The general opinion on the panel today was women rarely move beyond narrow traditional roles in male narratives. “Women and men perceive the world differently, but their works are just as significant, just as valuable. I don't need men to agree with what I write, just recognise it,” exclaimed Kapur on the subject of how work by women writers are received. A believer of “the personal is political”, Manju Kapur said that her new anthology of short stories covers themes like sexuality, motherhood, education, everything that people face.
“You cannot escape gender,” argued Nilanjana Roy as she mulled over her book about cats. “Even in the animal kingdom. Among cats, the queens rule while the toms, like kittens, are cuffed by the queens.” She reminisced about how men in her family were great storytellers, telling fantastic stories while the rest of the family sat in awe around them. “But the real storytellers in my family were the women. There were three generations of unpublished writers before me. The repeated stories of women's lives and sexual trauma get erased, told by someone else or thrown away, so claim your space with more ferocity.”
Muneeza Shamsie, on the other hand, came from a matriarchy of writers. “I was not aware of coming from a family of writers. I was sent away at the age of nine, and everything became so remote and dislocated.” She came into contact with the world of writing when she began her career as a freelance journalist: “My editor constantly gave me books to read and I became aware of a whole lot of activity going on in Pakistan.”

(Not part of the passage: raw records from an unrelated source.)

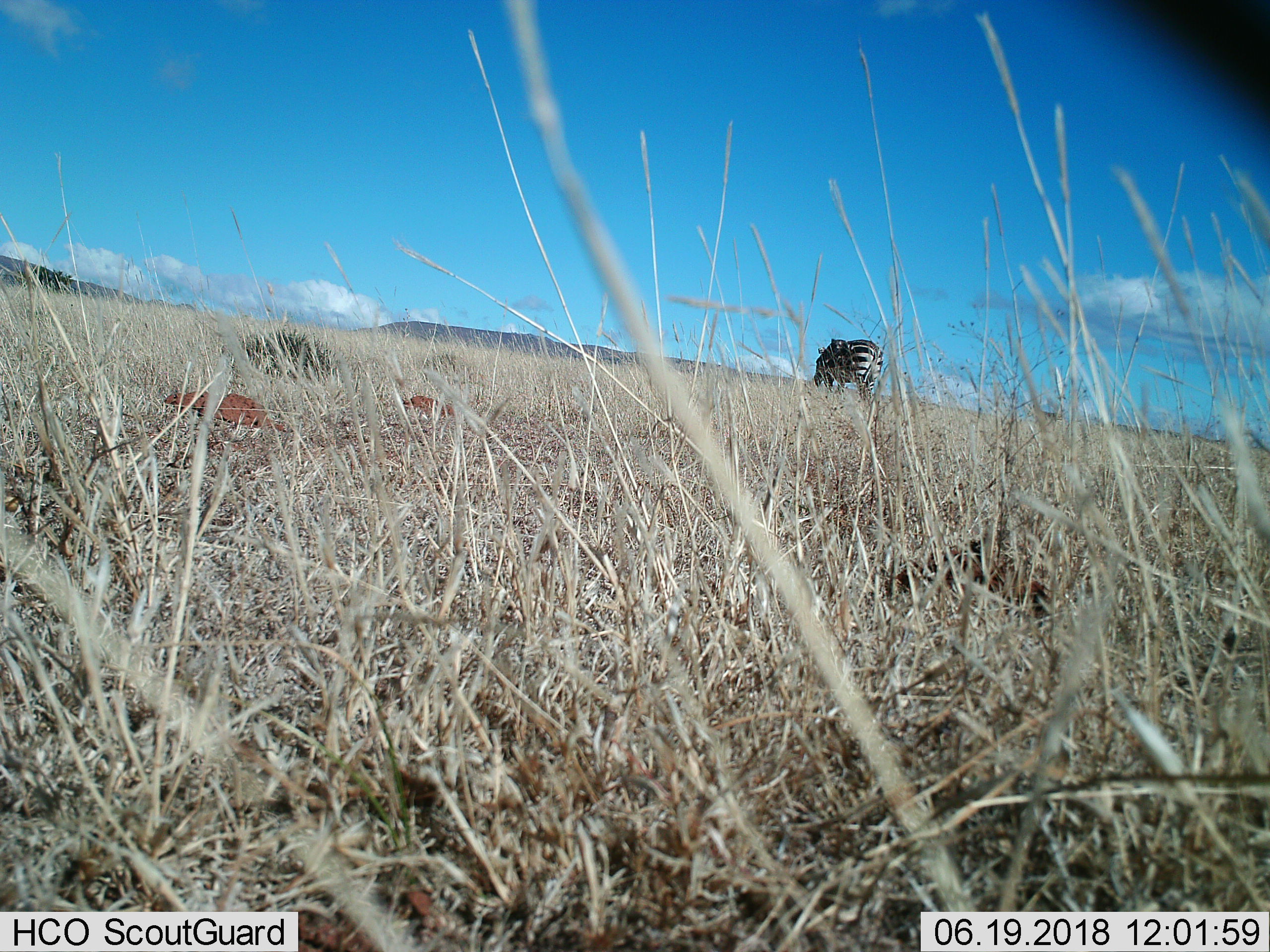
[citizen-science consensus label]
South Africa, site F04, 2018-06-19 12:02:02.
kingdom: Animalia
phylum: Chordata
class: Mammalia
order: Perissodactyla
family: Equidae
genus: Equus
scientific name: Equus zebra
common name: mountain zebra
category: zebramountain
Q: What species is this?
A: Zebramountain (mountain zebra) (Equus zebra).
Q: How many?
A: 1.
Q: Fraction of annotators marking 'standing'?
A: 62%.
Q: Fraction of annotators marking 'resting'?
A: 0%.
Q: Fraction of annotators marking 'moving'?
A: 12%.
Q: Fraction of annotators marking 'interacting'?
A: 0%.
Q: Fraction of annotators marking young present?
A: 0%.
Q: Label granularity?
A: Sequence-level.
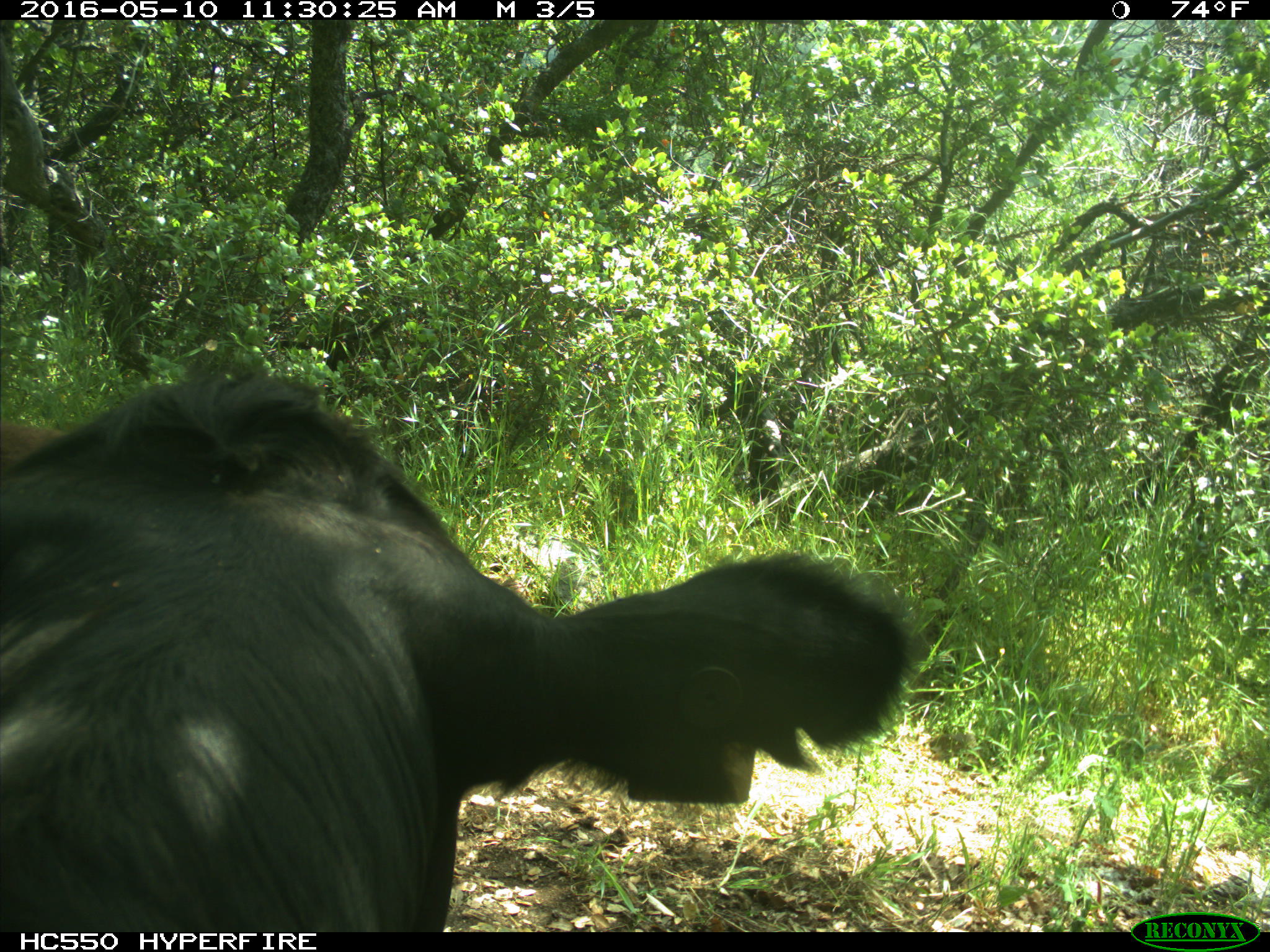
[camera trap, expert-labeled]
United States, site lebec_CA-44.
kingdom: Animalia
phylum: Chordata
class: Mammalia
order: Artiodactyla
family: Bovidae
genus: Bos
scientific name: Bos taurus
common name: domestic cow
Bos taurus (domestic cow).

On becoming a writer, Manju Kapur said, “I didn't actually want to be a writer. I was a teacher, I had four kids; I had a house that I ran quite poorly. It actually has something to do with turning 40. Is this really all I'm going to leave behind? I think it was the environment that made it so hard to know what to do with writing. It took me three novels to call myself a writer.” Nilanjana Roy had a different experience starting out. “I found my voice on the internet, but I lost it almost immediately.” She was nearly forced out of writing and it wasn't until she started writing under the guise of a male author that the readers became more polite and welcoming of her work.
The book world, it seems, is just as sexist as the real world. Roy quoted, unhappily, “Women writers and a kind of women's writing have been invisible.” But even on a world stage, publishers and critics still stereotype, suggesting book covers such as lipstick stains and supposedly erotic pomegranates for books by women writers. In the words of Nilanjana Roy, “Just claim your space, fast.”